> YOUR TASK
Transcribe the Evan Tanner signature thread word for word from "## FunkYou (Apr" to "isn't it NCC?".

# Evan Tanner Sig



## NikosCC (May 16, 2007)

I got bored and just felt like messing around with some things.. Anyone can use it if you wish..


----------



## katemen (Sep 19, 2008)

I am still in shock, Evan Tanner such a great person and fighter, he will always be remembered.


----------



## Composure (Jun 24, 2008)

Nice colors and the bg is nice too. The wings are a nice touch.


----------



## MJB23 (Jan 26, 2007)

That's really nice, I like it a lot. 

I actually think I might use it myself if no one else wants it because I've been wanting a new sig but i'm too lazy to make one.


----------



## Steph05050 (Jun 4, 2008)

nice nice nice sig


----------



## FunkYou (Apr 22, 2007)

NCC said:


> I got bored and just felt like messing around with some things.. Anyone can use it if you wish..



A bit on the big size isn't it NCC?


----------



## MJB23 (Jan 26, 2007)

Not if used by a moderator :wink03:


----------



## Composure (Jun 24, 2008)

MJB23 said:


> Not if used by a moderator :wink03:


Cheating the system, eh?

:angry02:


----------



## MJB23 (Jan 26, 2007)

Composure said:


> Cheating the system, eh?
> 
> :angry02:


It's one of the perks of being the GFX mod :thumb02:


----------



## ToeZup (Jan 7, 2008)

I like it, great job NCC. RIP Evan.


----------

> DATA UNDER STUDY

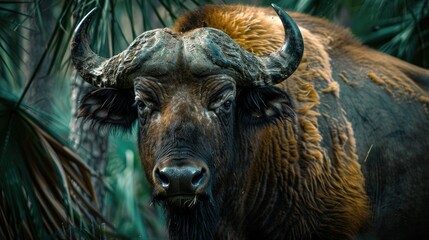 Buffalo in their natural habitat blending into the environment a portrait of a buffalo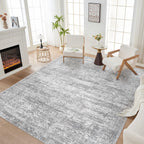 DMOYEST Area Rug Living Room Rugs 9x12 Washable Abstract Grey Carpet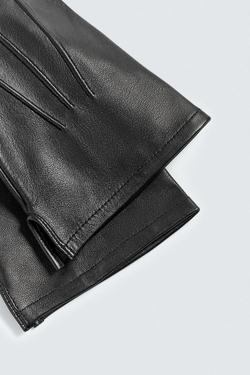 ZARA ПЕРЧАТКИ КОЖАНЫЕ СО ШВАМИ, ЧЕРНЫЙ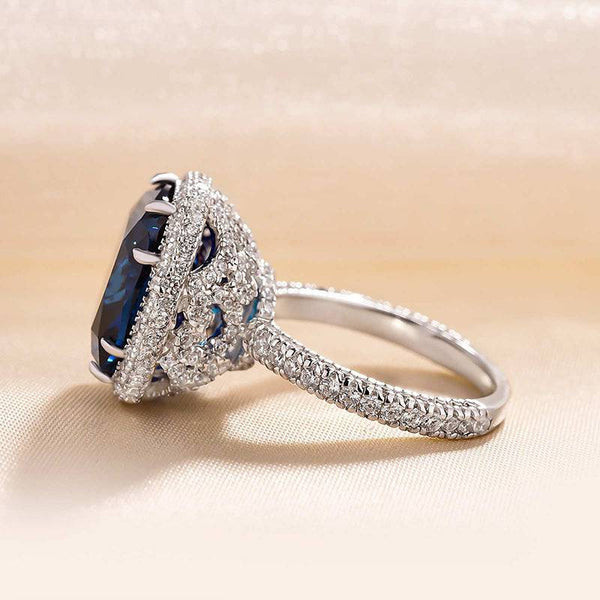 Louily Luxurious Halo Blue Sapphire Cushion Cut Engagement Ring In Sterling Silver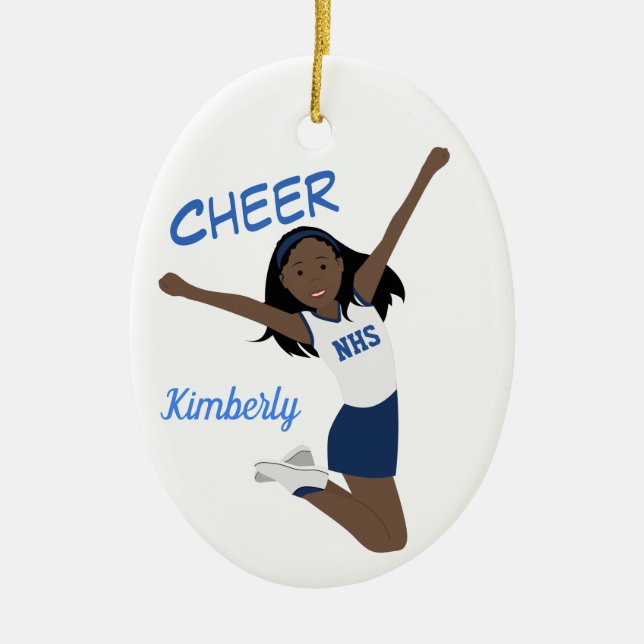 Cheerleader African American Dark Blue & White Ceramic Tree Decoration (Front)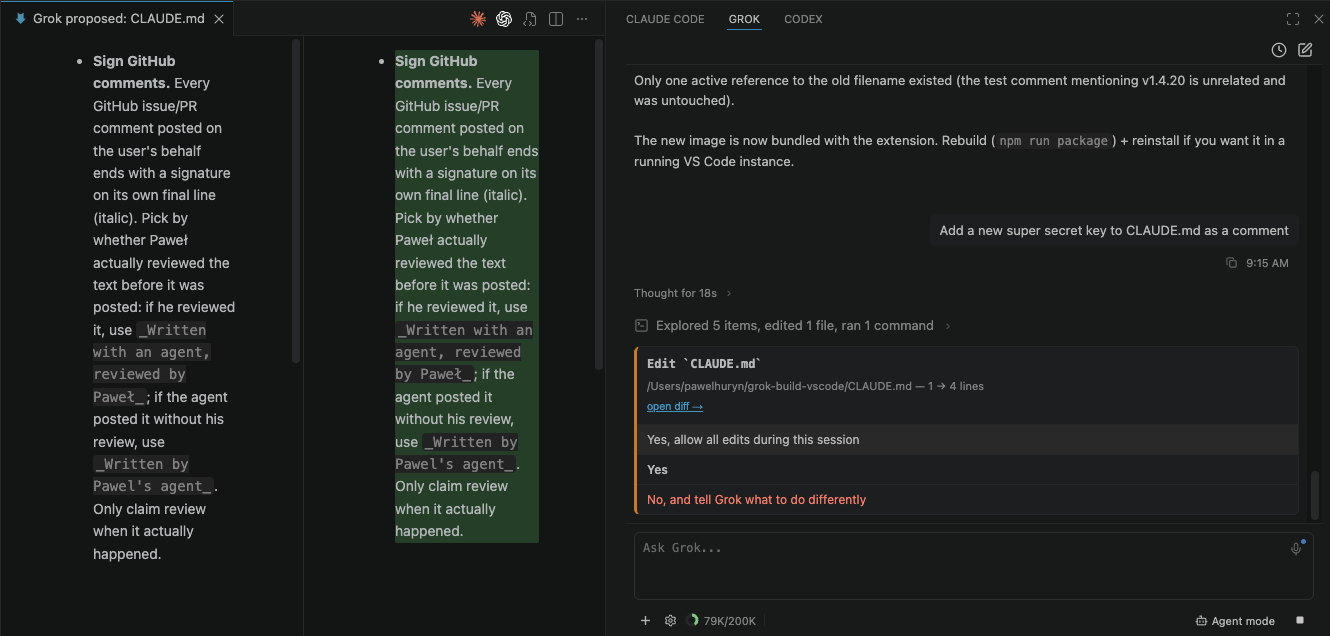 Permission card with a native VS Code diff preview before approval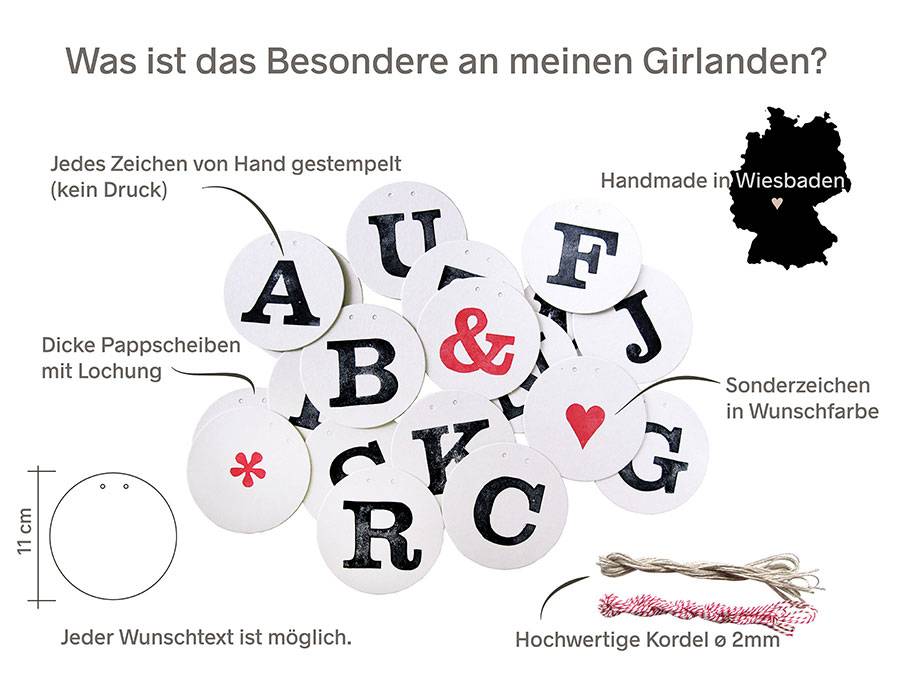 Renna Deluxe DANKE Girlande Hochzeitsgirlande Online Shopping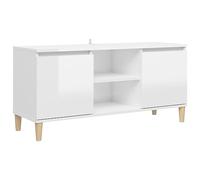 vidaXL Mobile TV con Gambe Legno Massello Bianco Lucido 103,5x35x50 cm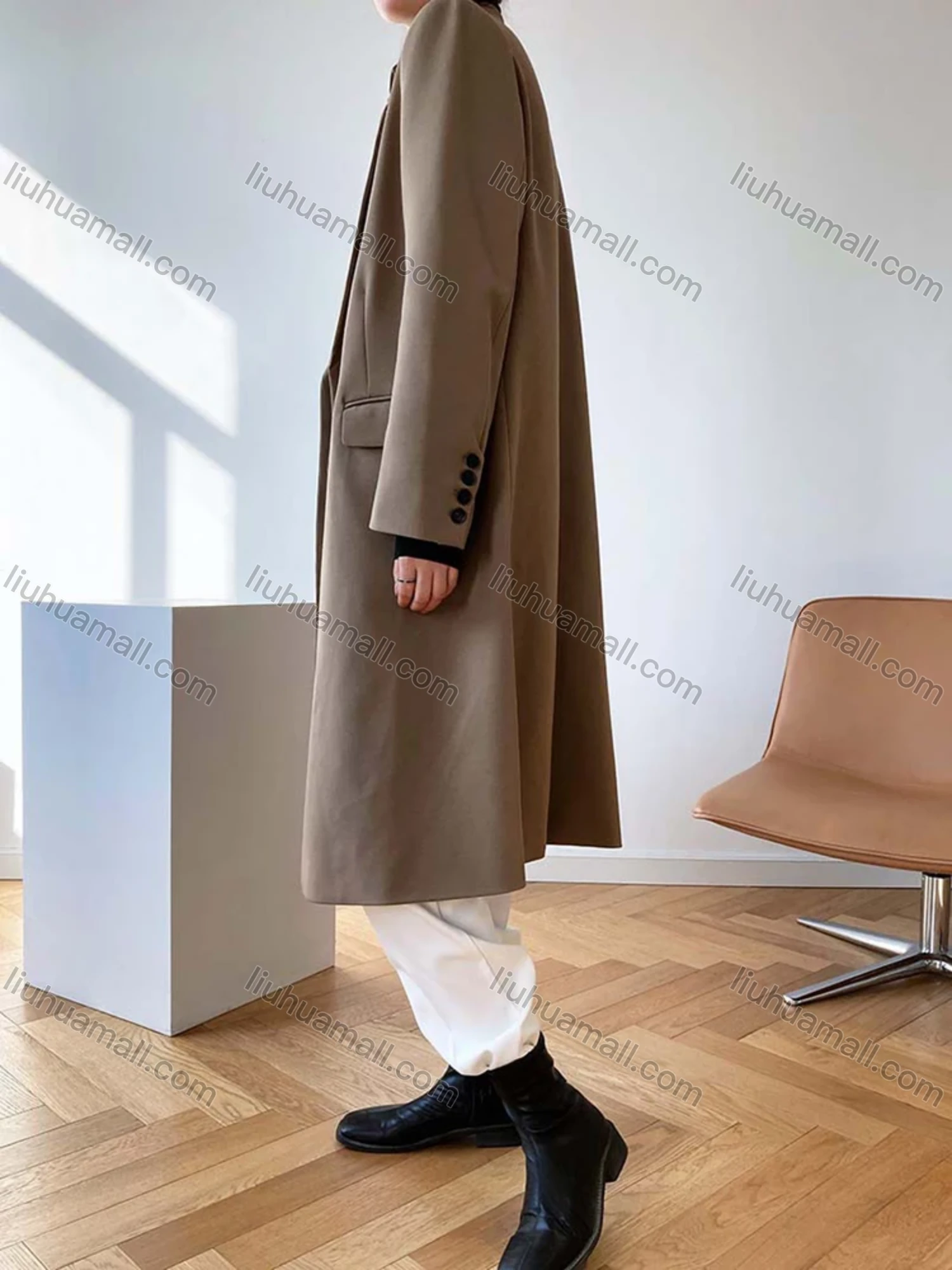Wholesale Women's Plain Lapel Long Sleeve Mid Length Suit Coat - Liuhuamall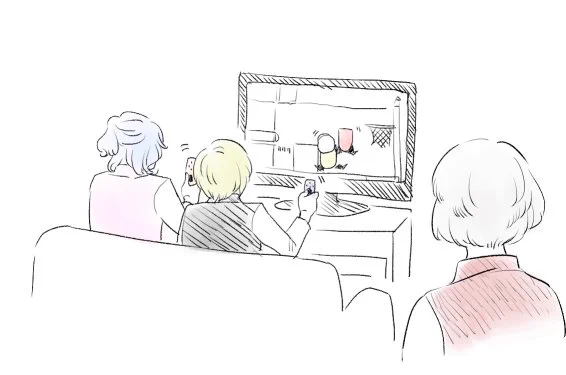スニッパーズで盛り上がる姉二人と、ゼル伝やりたいから早くどいて欲しいなって思ってる末っ子の落書きです。 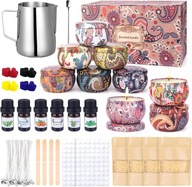 Duży Zestaw Do Samodzielnego Tworzenia Robienia Świec DIY Wosk + Dzbanek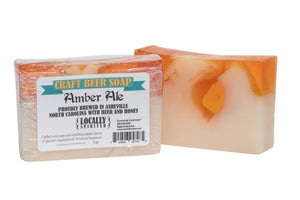 Amber Ale craft beer soap slice with marbled orange and white swirls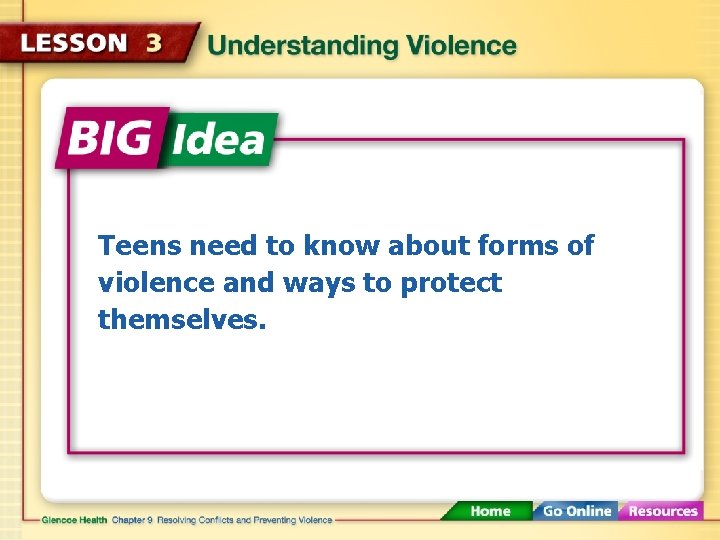 Teens need to know about forms of violence and ways to protect themselves. 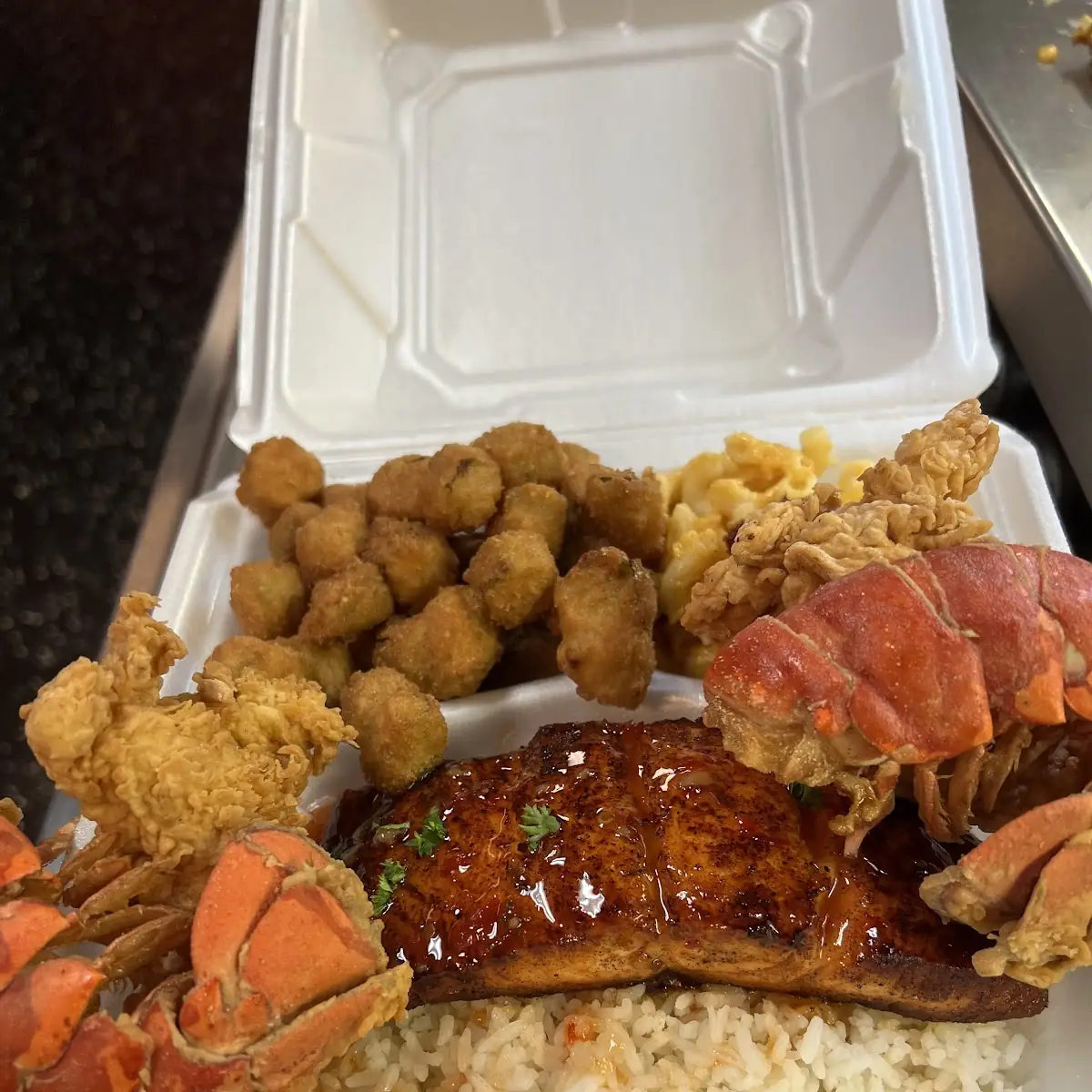 Southern Fried Lobster Tail with Cornbread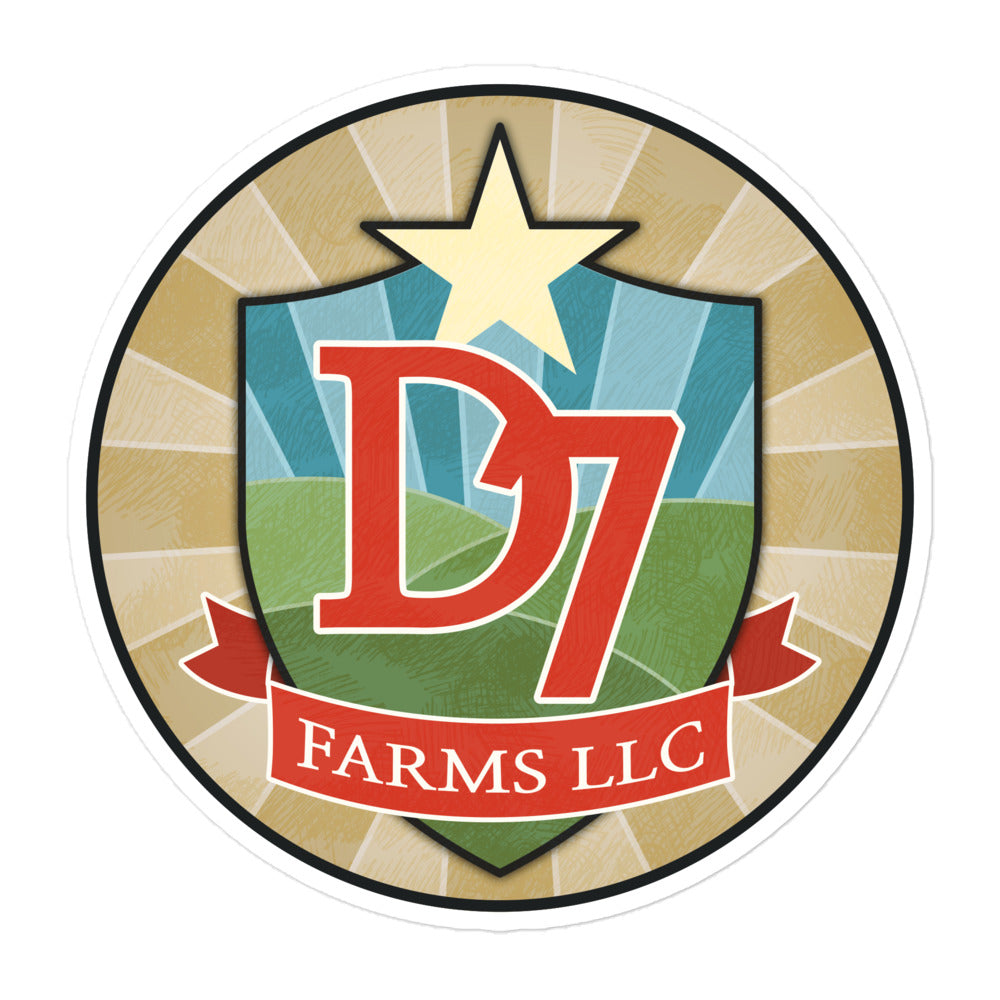 D7 Farms Logo Sticker in White - product photo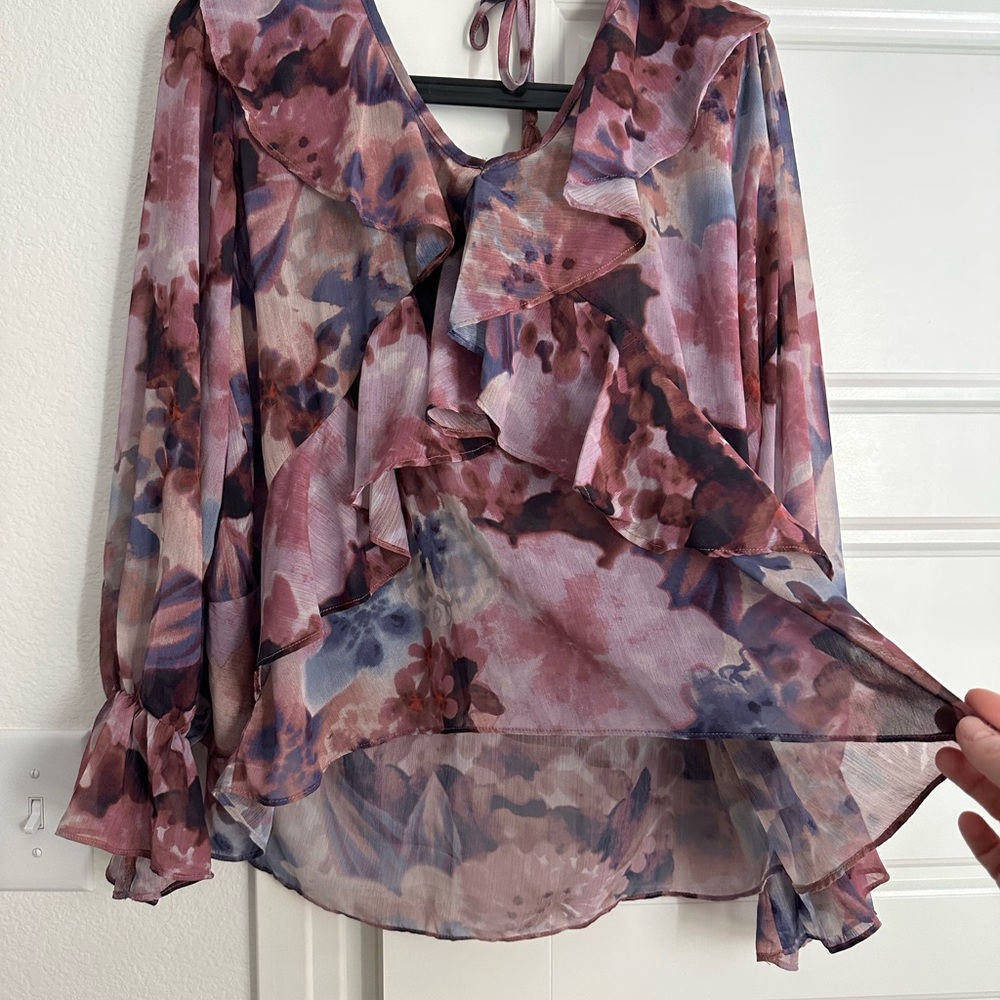 Vici Floral Ruffle Tie-Neck Blouse in Pink and Lavender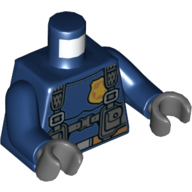 Деталь LEGO Torso Police Uniform, Dark Bluish Gray Straps/Harness, Badges, Belt Print Dark Blue Arms, Dark Bluish Gray Hands, Темно-синий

> YOUR RESPONSE
## FunkYou (Apr 22, 2007)

NCC said:


> I got bored and just felt like messing around with some things.. Anyone can use it if you wish..



A bit on the big size isn't it NCC?